The story began in the dormitory of Westover School, second floor, last door on the left. I could see myself then, a girl strolling jauntily down a long, dim hallway, her high heels clacking on the bare wood floor, a pale blue moiré jacket slung over one shoulder like a college boy. I was two months shy of my sixteenth birthday and stood a pinch below five foot four. I had been told I was pretty far too often for my own good, but my only unusual features were a thick coil of dark hair and large, doe-brown eyes that could turn wistful. Dramatic coloring was my claim to fame back in the days when girls weren’t allowed to wear rouge or lipstick.

I was still bristling from the injustice of my father’s words as he put me on the train. He’d said that Westover was my final chance to prove my character and warned me not to dilly-dally at Grand Central or I’d miss my connection to Middlebury.

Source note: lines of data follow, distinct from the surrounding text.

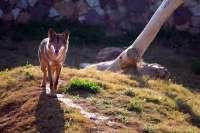 IULV-CA solicita a Medio Ambiente la situación del lobo en Andalucía tras el inicio del plan de conservación en 2003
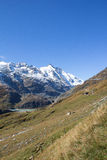 View To Grossglockner Highest Mountain In Austria 3.798m Stock Image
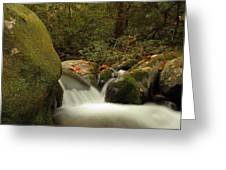 Cascades In Appalachian Mountains Greeting Card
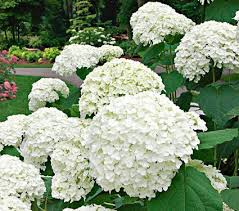white hydrangeas snowball hydrangeas white flower farm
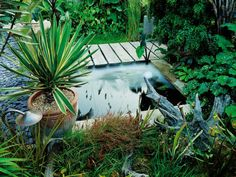 A dark garden spot is brightened with a small reflecting pond. Bold foliage plants complete the garden boundaries.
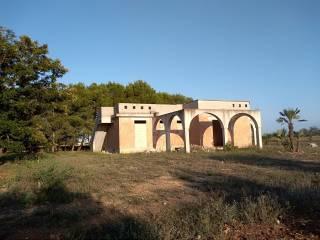 Foto - Terreno agricolo in Vendita a Montesano Salentino
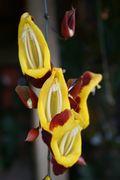 Ataco pitcher plant vine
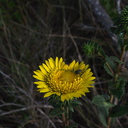 Grindelia-camporum-big-gum-plant-Sycamore-Cove-Overlook-Pt-Mugu-2012-06-12-IMG 2065
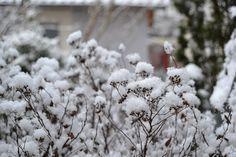 130208_Schnee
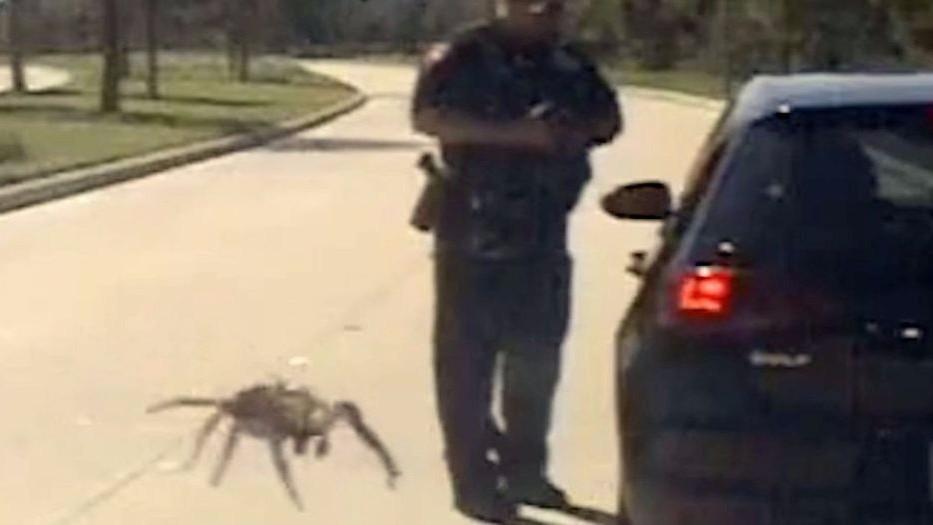 Пользователей Сети шокировало видео с гигантским пауком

I do have a good character, I fumed. I am good on the inside, and I never say things I know aren’t true. Sometimes I’m too emotional and don’t think things through, but why is that such a character flaw? But I had dawdled for a few minutes, to have some cinnamon toast in a real English teashop with organdy curtains and to window shop, and missed my connection. I caught the next one, but I was three hours late.

PART ONE

1

St. Paul Girl

I found my roommate hanging her uniforms in the left-hand side of the closet. She had gotten there first, and had already spread her satin comforter on the bed by the window and appropriated the top two bureau drawers. The second bed was pushed against a bare white wall, two battered desks stood side by side against the other.

She whirled around and gave me an open-mouth, friendly-girl grin. I’m Marie Hart. From St. Paul. She had a pretty, round face with light brown hair springing loose from a sagging pompadour. She was the kind of sensible girl Daddy had probably requested for my roommate—someone who played on the field hockey team and sang in the glee club, and would exert a good influence on me.

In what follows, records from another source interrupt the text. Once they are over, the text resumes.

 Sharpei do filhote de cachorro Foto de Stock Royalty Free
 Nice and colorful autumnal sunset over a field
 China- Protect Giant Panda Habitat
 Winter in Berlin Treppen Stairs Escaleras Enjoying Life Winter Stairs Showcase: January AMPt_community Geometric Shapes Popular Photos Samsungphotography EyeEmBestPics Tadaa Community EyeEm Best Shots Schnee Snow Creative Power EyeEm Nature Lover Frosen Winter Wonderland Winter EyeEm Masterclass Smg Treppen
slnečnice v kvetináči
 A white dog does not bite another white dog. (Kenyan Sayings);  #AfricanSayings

In Minnesota? I asked. Even though I was from the Midwest, I was a little hazy about anywhere west of Chicago.

What other St. Paul is there?

St. Paul’s.

What’s that? Her freckled brow furrowed.

Better not get off on the wrong foot with my roommate, have her think I was stuck-up. It’s a school in New Hampshire. That’s a pretty blouse, I added. It was just a candy-stripe middy, but she looked pleased.

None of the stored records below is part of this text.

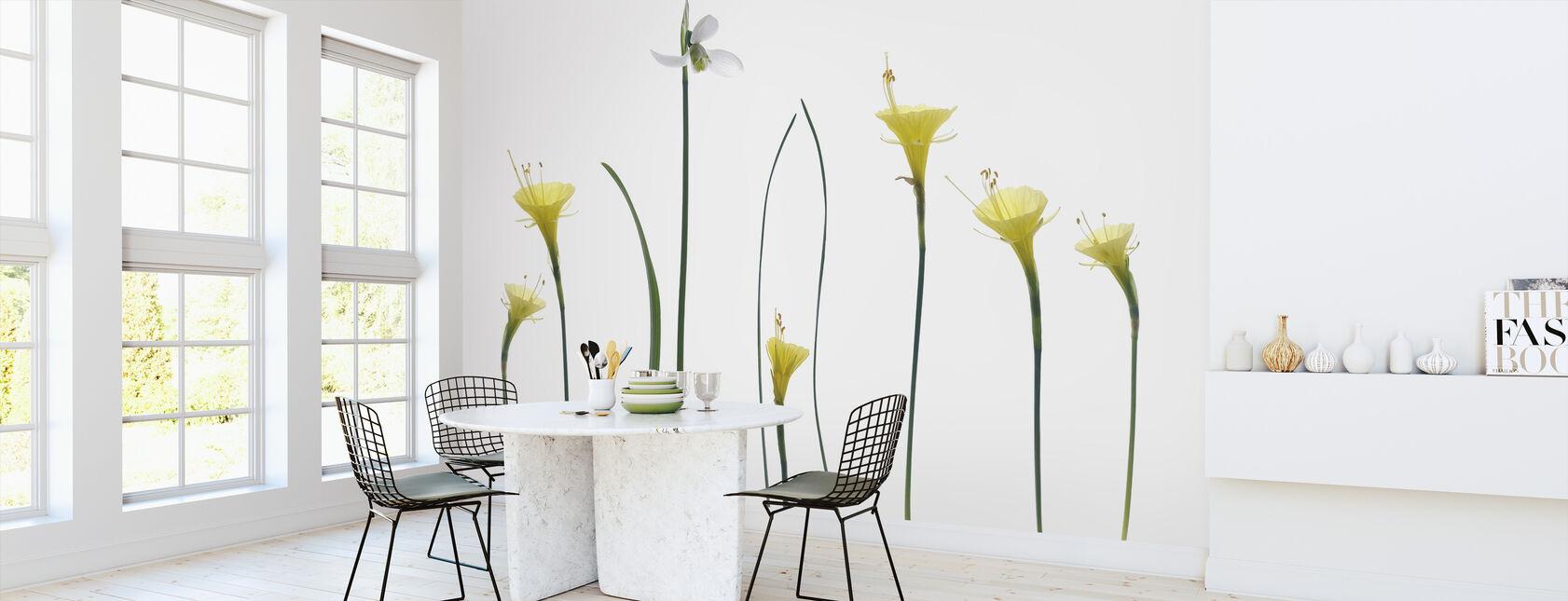 Spring Flowers - Wallpaper - Kitchen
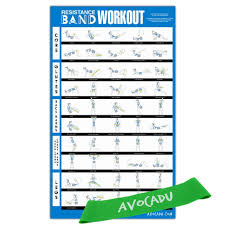 Stretch Band Loops Exercise Chart Avocadu Resistance Band Workout Poster With Loop Resistance Band Included Premium 16 X 24 Poster With Illustrated Workout Moves For Easy Home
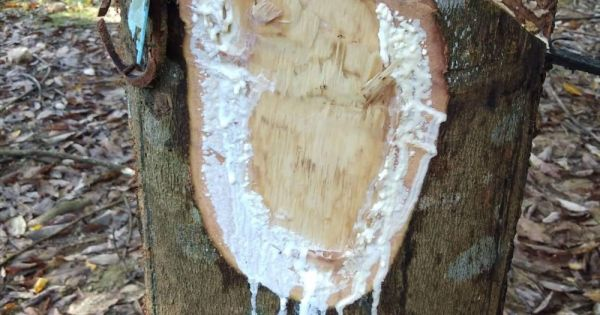 Điều tra vụ người tố cáo phá rừng bị chặt phá vườn cao su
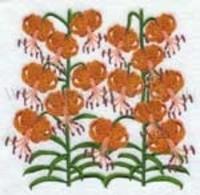 Полосатые лилии
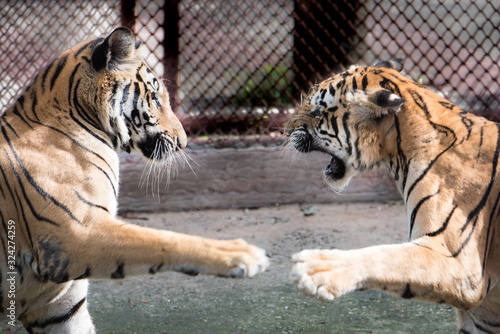 Panthera tigris tiger in the natural. Fototapete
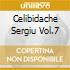 CELIBIDACHE SERGIU VOL.7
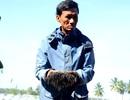 Hơn 10 vạn con tôm nuôi chết trắng hồ, nghi do bị đầu độc
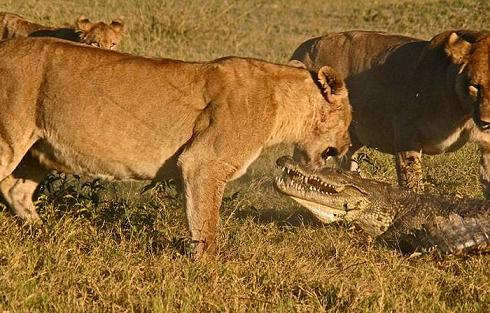 Cocodrilo y león enfrentados en la ribera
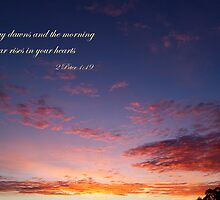 The day dawns by Jan Stead JEMproductions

She sat on her bed and watched as I unpacked my school uniforms—the four khaki skirts to wear to classes, and four white dresses for dinner. Then I pulled out two evening dresses in case I got invited to a prom, a green wool suit for shopping trips to New York, a beaver coat for Yale football games. Unfortunately, they took up so much of the closet that Marie’s dresses got shoved into a corner. Then I arranged my silver dresser set, jar of hairpins, and a jewelry box across the dresser top.

There, I said.

Marie sat on the foot of her bed, swinging her heels. Ginevra. That’s a funny name. Is it after a relative?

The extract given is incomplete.